Mark Wnek on Advertising

First Alternative is a Winner despite 'Marketing' cynicism

Andy Brown has just become famous. Brown is the marketing head of insurer First Alternative, whose motor insurance commercials, famously fronted by Michael Winner, have just come top of
Marketing magazine's Most Irritating Ads of 2004 league.

Andy Brown has just become famous. Brown is the marketing head of insurer First Alternative, whose motor insurance commercials, famously fronted by Michael Winner, have just come top of Marketing magazine's Most Irritating Ads of 2004 league.

The commercials are the ones with Winner waddling about in front of a row of cars parked outside a country house and getting into an argument with a girl over whether or not she's his sister. Brown is my kind of client. He doesn't care what anyone thinks about his advertising other than the 90,000 policyholders who have signed up with First Alternative since the commercial first ran five or six months ago.

I'm not surprised that these ads, like their predecessors for sister company Esure, are successful. Winner is a brilliantly salient spokesperson and the work has a bumbling DIY quality which gives a sense of honest brokerdom: there's nothing slick and soapy here.

In an advertising environment ruled by a creative aesthetic aimed at those living and working within a five-mile radius of London's Soho - an aesthetic slavishly and disgracefully pandered to by the numpties on the trade journals - Brown, and those like him, should be given a special award for serious, grown-up marketing and a bumper pay rise.

When David Fincher, director of Seven and The Game, shot Alien3, he said that he made the movie for his 12 best friends, so he didn't care who else liked it. Not surprisingly, this didn't go down too well with the moguls. Also not surprisingly - but extremely worryingly for clients, you might think - Fincher is a massive hero of Adland creative folk. Indeed, he started as a commercials director at Propaganda.

*WRITTEN PROBLEM A*.
According to the advertising column, how many policyholders have signed up with First Alternative since its commercial first ran?
The advertising column and the listing that follows it are unrelated.

*MATERIAL FOR THIS TASK*.
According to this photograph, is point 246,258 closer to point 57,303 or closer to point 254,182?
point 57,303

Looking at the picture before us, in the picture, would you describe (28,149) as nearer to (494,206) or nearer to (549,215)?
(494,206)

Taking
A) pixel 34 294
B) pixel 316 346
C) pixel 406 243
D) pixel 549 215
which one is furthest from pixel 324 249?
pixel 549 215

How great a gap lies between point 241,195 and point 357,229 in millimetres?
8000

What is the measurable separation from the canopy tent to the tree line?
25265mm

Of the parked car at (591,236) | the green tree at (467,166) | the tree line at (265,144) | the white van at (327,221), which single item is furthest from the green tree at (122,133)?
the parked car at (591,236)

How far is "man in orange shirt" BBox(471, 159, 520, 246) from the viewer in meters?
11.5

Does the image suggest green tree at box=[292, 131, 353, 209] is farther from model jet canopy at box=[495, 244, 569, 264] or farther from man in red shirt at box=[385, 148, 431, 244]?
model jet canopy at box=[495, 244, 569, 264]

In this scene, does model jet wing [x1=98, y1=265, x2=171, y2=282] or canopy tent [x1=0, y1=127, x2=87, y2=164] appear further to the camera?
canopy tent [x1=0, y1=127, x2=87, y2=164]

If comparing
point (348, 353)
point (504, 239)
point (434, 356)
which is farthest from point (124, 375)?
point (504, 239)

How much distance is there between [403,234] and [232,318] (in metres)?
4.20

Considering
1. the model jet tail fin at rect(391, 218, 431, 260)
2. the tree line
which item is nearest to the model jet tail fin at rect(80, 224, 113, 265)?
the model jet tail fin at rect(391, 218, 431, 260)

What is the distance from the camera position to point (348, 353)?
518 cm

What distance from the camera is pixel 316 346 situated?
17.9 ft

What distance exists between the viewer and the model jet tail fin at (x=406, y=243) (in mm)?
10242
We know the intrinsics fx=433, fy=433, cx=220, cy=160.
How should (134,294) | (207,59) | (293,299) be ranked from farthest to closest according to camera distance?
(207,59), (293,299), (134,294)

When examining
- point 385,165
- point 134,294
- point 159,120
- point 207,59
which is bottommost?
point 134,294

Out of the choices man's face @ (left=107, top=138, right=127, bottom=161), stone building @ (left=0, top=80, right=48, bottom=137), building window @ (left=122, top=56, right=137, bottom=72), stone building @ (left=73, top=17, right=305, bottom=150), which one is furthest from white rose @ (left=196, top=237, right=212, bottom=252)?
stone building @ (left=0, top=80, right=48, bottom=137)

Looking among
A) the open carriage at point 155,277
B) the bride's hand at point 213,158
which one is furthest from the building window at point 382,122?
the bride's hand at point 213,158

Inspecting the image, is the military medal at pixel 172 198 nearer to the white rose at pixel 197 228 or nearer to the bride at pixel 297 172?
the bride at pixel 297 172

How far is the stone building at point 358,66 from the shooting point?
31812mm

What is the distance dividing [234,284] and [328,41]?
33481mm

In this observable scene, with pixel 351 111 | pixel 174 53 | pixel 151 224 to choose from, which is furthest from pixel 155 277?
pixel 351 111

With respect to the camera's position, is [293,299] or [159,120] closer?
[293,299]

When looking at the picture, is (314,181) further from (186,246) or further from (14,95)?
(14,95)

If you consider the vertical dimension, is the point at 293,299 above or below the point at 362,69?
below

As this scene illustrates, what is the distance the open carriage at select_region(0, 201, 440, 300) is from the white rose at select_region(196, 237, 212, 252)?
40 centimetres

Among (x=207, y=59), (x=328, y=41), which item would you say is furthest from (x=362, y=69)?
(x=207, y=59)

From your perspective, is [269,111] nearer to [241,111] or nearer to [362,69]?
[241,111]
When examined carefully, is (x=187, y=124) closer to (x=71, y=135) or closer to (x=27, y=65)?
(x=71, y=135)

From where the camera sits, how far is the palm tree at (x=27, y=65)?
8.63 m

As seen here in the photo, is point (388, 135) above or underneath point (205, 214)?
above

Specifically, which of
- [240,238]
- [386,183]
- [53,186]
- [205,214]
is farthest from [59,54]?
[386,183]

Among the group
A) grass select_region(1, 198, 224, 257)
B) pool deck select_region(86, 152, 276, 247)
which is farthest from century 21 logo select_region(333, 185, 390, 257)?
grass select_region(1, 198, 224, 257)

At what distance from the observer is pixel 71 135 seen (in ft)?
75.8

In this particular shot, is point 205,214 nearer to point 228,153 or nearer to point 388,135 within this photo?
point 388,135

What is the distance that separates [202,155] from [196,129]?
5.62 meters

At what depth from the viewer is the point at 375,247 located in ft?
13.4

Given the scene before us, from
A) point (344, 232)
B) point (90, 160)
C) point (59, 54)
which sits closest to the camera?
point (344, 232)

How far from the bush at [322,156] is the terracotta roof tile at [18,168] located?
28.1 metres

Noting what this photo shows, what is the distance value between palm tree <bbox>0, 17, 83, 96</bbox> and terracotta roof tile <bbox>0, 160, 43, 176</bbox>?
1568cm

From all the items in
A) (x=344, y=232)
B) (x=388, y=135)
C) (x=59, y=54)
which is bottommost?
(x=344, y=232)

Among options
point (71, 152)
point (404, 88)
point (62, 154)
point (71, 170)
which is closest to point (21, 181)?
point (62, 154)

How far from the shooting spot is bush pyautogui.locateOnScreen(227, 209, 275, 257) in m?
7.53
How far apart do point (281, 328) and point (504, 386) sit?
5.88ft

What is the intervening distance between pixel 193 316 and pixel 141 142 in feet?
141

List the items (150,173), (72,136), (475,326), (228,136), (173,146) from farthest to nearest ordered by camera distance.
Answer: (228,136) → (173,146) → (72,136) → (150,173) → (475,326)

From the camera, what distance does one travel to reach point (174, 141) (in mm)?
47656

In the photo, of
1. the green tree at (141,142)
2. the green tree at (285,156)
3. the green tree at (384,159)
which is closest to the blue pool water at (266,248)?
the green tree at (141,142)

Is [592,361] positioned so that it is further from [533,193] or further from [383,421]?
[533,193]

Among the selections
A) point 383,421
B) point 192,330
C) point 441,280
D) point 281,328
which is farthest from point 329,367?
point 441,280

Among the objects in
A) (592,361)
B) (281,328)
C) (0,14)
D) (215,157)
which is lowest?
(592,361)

*WRITTEN PROBLEM B*.
Give every line of the listing that contains the string "between".

*EXPECTED OUTPUT A*.
90,000

*EXPECTED OUTPUT B*.
How great a gap lies between point 241,195 and point 357,229 in millimetres?
How much distance is there between [403,234] and [232,318] (in metres)?
What distance exists between the viewer and the model jet tail fin at (x=406, y=243) (in mm)?
Noting what this photo shows, what is the distance value between palm tree <bbox>0, 17, 83, 96</bbox> and terracotta roof tile <bbox>0, 160, 43, 176</bbox>?
What is the intervening distance between pixel 193 316 and pixel 141 142 in feet?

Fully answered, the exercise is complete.